New Year's Eve Traditions Around the World

During the first week back at school in the new year, Lower Division Learning Specialist Margaret Pennoyer led a chapel about different New Year's Eve traditions around the world.

While watching the fireworks in Central London on television with her 5-year-old niece, Ms. Pennoyer became curious about other customs. She said, “Just as we don’t all go to Times Square on New Year's Eve, people in any given country do not all celebrate in exactly the same way.”  

Eating 12 grapes at midnight in Spain, throwing white flowers into the ocean in Brazil, planting a tree in freezing cold water in Siberia, and ringing temple bells 108 times in Japan were among the interesting and unique examples that were presented. While the students and teachers were fascinated to learn about various cultures and the multitude of ways in which this holiday is honored, they were also asked to reflect on the core similarities. 

“I noticed that almost all of these celebrations involve looking back at the year that has passed and hoping for things to come in the next.” 

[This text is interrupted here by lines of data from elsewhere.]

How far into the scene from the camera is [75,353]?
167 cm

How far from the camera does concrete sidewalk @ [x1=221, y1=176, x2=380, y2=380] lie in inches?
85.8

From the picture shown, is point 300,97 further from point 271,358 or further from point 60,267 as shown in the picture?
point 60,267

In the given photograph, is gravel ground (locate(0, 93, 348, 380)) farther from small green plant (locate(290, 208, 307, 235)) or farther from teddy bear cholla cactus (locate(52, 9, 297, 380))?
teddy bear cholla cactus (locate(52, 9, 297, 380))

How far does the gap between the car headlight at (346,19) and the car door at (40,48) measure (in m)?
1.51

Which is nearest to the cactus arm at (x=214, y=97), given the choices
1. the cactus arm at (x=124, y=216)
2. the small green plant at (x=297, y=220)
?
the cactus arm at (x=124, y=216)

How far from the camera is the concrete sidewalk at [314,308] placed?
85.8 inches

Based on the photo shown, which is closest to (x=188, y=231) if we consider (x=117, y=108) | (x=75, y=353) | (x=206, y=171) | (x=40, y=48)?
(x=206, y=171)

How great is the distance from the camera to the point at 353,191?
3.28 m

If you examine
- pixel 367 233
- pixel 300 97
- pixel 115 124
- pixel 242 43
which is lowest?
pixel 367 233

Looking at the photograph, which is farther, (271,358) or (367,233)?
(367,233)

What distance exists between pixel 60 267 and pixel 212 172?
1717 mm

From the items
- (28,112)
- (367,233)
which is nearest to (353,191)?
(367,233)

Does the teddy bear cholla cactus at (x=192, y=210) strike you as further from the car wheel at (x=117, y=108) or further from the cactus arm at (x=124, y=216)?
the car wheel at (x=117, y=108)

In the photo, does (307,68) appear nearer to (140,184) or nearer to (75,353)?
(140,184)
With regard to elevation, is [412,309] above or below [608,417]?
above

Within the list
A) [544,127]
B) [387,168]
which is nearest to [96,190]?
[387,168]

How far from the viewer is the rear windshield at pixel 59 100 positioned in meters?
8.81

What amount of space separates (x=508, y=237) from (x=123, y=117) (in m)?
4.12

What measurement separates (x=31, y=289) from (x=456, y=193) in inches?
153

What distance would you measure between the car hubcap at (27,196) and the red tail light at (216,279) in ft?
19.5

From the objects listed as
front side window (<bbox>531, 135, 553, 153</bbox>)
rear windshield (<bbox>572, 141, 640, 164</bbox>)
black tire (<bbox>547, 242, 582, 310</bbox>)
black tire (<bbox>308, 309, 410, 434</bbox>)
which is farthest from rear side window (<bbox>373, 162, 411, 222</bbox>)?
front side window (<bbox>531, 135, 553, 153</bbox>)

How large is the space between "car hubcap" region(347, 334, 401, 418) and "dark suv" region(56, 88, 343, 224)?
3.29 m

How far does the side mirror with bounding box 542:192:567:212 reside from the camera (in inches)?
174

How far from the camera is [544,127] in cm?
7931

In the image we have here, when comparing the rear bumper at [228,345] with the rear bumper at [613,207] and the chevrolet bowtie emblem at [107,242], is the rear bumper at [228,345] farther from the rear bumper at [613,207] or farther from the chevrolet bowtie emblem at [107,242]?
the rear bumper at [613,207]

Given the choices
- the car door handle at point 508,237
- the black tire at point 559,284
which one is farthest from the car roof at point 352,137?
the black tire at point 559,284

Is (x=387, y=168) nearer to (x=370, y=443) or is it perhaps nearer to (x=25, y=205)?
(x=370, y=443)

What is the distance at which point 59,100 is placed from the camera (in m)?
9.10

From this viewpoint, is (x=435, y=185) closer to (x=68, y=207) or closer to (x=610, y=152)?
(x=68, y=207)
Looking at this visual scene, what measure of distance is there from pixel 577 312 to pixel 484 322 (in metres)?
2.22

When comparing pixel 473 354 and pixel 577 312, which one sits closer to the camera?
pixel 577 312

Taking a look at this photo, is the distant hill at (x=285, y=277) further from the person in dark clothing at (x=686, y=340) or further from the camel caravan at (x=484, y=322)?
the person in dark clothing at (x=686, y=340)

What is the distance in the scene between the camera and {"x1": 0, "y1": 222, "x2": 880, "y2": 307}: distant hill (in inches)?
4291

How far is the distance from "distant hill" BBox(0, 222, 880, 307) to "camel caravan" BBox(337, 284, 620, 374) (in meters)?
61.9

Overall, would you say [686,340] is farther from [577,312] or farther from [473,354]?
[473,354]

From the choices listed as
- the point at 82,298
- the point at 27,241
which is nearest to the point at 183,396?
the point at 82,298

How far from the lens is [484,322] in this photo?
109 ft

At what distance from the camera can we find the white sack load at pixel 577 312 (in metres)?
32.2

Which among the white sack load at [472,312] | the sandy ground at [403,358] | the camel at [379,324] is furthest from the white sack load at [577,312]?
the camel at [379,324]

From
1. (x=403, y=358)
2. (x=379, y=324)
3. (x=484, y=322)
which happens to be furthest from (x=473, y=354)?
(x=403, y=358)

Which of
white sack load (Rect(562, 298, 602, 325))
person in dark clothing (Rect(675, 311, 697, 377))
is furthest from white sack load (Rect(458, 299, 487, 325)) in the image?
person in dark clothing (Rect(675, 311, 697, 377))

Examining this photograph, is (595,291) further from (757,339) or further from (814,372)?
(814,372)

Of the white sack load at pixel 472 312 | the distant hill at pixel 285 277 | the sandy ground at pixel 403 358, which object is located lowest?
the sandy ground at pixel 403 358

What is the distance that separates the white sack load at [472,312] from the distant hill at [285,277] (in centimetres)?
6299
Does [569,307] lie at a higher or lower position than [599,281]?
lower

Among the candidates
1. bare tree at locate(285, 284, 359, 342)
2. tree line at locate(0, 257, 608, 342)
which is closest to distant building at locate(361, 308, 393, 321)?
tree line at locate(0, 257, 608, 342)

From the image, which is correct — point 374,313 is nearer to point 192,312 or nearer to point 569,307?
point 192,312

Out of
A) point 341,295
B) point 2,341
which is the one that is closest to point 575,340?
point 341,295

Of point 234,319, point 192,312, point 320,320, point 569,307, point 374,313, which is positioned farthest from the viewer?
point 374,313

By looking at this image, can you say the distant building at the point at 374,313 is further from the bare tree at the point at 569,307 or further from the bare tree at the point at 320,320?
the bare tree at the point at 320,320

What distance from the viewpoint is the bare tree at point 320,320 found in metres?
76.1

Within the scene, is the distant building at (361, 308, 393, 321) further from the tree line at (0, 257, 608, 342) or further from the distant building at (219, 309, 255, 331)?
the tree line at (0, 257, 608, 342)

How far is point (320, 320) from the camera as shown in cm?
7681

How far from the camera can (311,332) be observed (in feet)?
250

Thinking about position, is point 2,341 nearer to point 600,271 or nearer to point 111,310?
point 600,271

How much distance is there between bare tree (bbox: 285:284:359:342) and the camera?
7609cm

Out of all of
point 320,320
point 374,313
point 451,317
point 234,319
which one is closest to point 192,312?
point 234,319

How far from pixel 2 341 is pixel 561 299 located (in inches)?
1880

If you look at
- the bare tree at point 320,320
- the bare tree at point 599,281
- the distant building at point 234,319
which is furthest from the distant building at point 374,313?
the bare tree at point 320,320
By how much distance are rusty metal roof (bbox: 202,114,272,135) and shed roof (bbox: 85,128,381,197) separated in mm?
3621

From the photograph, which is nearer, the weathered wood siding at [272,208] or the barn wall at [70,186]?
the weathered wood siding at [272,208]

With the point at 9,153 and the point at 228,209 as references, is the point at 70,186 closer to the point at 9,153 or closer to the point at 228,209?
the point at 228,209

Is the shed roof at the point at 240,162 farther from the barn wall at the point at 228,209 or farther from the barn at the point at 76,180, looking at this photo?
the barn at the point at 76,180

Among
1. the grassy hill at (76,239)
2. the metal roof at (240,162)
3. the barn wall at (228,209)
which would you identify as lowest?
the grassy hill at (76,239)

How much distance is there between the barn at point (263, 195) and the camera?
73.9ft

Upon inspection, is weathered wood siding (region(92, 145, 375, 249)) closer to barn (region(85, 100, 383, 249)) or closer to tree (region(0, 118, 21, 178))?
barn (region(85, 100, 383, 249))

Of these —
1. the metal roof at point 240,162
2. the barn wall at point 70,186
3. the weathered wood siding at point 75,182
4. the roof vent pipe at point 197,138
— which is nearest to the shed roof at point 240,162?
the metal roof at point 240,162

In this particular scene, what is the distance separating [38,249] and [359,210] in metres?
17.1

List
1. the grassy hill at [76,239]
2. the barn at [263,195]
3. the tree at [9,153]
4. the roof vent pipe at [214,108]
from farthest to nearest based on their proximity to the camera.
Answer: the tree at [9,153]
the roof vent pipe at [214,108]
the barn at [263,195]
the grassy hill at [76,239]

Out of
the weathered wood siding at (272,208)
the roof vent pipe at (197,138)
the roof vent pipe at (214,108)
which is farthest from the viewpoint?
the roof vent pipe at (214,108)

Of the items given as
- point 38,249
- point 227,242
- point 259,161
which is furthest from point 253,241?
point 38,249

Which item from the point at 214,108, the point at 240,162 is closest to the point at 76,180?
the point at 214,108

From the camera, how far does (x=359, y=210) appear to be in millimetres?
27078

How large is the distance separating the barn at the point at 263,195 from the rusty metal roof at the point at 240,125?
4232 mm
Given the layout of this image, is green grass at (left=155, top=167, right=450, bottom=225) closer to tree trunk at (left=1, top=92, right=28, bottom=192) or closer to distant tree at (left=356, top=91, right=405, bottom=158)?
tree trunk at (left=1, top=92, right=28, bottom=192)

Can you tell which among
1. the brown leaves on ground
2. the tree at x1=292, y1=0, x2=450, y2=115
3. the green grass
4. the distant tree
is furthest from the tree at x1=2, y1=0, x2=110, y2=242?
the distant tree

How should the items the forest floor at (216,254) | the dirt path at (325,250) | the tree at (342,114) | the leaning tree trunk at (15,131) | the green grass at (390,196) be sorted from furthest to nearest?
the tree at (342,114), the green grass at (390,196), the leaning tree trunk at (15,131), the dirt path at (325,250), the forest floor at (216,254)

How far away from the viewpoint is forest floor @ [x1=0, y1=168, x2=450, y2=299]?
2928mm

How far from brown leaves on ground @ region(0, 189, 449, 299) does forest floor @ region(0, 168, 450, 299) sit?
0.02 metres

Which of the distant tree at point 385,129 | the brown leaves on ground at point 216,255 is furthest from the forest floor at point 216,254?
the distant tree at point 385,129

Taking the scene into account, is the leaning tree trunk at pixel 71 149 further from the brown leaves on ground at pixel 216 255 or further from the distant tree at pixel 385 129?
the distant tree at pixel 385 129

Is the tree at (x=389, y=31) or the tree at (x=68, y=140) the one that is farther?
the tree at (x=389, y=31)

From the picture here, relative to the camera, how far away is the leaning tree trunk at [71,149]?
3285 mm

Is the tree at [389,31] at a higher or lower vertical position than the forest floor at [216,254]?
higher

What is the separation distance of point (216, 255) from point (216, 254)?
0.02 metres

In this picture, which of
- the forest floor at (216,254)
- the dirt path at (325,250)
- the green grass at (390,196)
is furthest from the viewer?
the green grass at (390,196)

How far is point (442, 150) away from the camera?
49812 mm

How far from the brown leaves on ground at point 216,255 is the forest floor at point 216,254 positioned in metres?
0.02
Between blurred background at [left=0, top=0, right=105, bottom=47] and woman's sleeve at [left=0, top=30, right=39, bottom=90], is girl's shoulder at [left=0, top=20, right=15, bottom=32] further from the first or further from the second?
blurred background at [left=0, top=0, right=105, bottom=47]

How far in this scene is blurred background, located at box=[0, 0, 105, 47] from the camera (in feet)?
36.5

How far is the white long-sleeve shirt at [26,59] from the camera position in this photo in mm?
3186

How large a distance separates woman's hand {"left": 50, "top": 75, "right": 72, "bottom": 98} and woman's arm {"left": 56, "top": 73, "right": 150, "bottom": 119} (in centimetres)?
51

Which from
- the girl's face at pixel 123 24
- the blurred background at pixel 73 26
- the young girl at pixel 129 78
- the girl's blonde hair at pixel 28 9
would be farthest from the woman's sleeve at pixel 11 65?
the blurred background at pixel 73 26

After inviting everyone in the chapel to take some time and do the same, students shared some of their own recent accomplishments such as “learning to ride a bike,” and “writing a long story.” They also shared personal goals for the new year like, “finishing an entire chapter book,” "following the Golden Rule," and “getting along with my siblings." 

Ms. Pennoyer concluded by telling the group that she was most proud to have been a helpful sister in 2019 and that in 2020 she hopes to master cooking chicken.